## Excerpts from a dataset
== Segment start ==

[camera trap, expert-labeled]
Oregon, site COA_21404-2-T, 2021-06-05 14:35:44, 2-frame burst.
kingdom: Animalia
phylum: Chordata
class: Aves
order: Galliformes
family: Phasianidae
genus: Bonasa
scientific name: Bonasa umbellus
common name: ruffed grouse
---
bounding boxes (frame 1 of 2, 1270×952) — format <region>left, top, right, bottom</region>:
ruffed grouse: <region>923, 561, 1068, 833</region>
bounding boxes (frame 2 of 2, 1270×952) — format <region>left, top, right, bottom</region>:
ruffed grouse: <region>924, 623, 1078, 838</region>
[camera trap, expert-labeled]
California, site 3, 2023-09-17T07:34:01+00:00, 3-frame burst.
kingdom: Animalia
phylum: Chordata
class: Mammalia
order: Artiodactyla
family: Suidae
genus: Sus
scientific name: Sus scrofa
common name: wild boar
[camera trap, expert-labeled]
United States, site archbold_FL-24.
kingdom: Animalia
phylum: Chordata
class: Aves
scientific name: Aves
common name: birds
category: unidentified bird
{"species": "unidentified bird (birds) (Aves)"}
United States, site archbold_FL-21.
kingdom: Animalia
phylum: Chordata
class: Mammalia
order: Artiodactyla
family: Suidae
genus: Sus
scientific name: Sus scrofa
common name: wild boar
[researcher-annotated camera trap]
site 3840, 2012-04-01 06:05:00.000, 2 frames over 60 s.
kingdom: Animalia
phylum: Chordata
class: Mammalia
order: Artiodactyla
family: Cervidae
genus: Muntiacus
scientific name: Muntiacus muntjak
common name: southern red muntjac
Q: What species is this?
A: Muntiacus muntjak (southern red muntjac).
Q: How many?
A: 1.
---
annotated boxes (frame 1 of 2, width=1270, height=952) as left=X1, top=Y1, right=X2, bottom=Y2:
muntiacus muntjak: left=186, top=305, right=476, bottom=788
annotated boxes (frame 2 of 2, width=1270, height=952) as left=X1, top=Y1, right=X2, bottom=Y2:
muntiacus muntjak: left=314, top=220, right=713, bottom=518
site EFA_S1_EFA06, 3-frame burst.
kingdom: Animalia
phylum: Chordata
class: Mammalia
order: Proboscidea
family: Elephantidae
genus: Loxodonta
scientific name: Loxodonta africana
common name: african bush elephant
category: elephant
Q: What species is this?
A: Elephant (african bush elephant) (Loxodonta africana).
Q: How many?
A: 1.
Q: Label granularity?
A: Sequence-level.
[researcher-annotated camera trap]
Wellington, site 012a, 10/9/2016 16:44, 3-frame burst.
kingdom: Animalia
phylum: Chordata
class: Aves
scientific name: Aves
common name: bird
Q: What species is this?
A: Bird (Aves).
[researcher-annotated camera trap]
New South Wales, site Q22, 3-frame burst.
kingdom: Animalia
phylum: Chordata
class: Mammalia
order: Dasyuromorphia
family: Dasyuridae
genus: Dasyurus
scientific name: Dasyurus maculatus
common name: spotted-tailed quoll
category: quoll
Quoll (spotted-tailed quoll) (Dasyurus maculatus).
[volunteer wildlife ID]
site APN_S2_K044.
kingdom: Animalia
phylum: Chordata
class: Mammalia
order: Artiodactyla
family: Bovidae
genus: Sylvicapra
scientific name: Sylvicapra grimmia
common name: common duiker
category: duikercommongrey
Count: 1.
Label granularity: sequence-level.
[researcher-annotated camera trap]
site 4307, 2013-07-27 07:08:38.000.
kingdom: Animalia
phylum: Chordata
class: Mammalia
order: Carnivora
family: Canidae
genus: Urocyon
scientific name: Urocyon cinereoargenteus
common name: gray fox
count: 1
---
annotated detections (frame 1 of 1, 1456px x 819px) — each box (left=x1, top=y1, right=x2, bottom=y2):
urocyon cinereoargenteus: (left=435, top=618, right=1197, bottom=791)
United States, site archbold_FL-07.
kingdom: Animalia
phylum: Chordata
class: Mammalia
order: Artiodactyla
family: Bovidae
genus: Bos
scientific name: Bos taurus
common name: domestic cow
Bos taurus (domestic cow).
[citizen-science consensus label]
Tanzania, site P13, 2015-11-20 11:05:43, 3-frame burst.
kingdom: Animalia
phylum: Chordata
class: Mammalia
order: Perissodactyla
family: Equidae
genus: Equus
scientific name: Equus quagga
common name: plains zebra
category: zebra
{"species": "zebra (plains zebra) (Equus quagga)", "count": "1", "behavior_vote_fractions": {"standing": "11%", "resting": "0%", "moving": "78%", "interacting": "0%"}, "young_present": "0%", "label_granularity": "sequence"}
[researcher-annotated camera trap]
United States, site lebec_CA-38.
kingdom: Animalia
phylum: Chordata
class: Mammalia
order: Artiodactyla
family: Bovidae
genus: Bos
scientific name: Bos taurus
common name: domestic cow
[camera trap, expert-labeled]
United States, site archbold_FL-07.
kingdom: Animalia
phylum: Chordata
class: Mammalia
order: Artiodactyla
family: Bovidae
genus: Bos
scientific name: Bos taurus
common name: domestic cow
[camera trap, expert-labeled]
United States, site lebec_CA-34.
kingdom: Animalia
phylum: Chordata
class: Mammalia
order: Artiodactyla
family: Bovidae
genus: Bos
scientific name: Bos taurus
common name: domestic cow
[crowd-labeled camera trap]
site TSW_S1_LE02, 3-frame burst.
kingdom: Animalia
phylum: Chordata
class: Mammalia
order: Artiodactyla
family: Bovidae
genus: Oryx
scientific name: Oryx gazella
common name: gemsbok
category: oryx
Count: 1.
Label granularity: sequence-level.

== Segment end ==

## EXERCISE DESCRIPTION
Bring together each line above where the string "States" turns up.

## RESULT OF THE TASK
United States, site archbold_FL-24.
United States, site archbold_FL-21.
United States, site archbold_FL-07.
United States, site lebec_CA-38.
United States, site archbold_FL-07.
United States, site lebec_CA-34.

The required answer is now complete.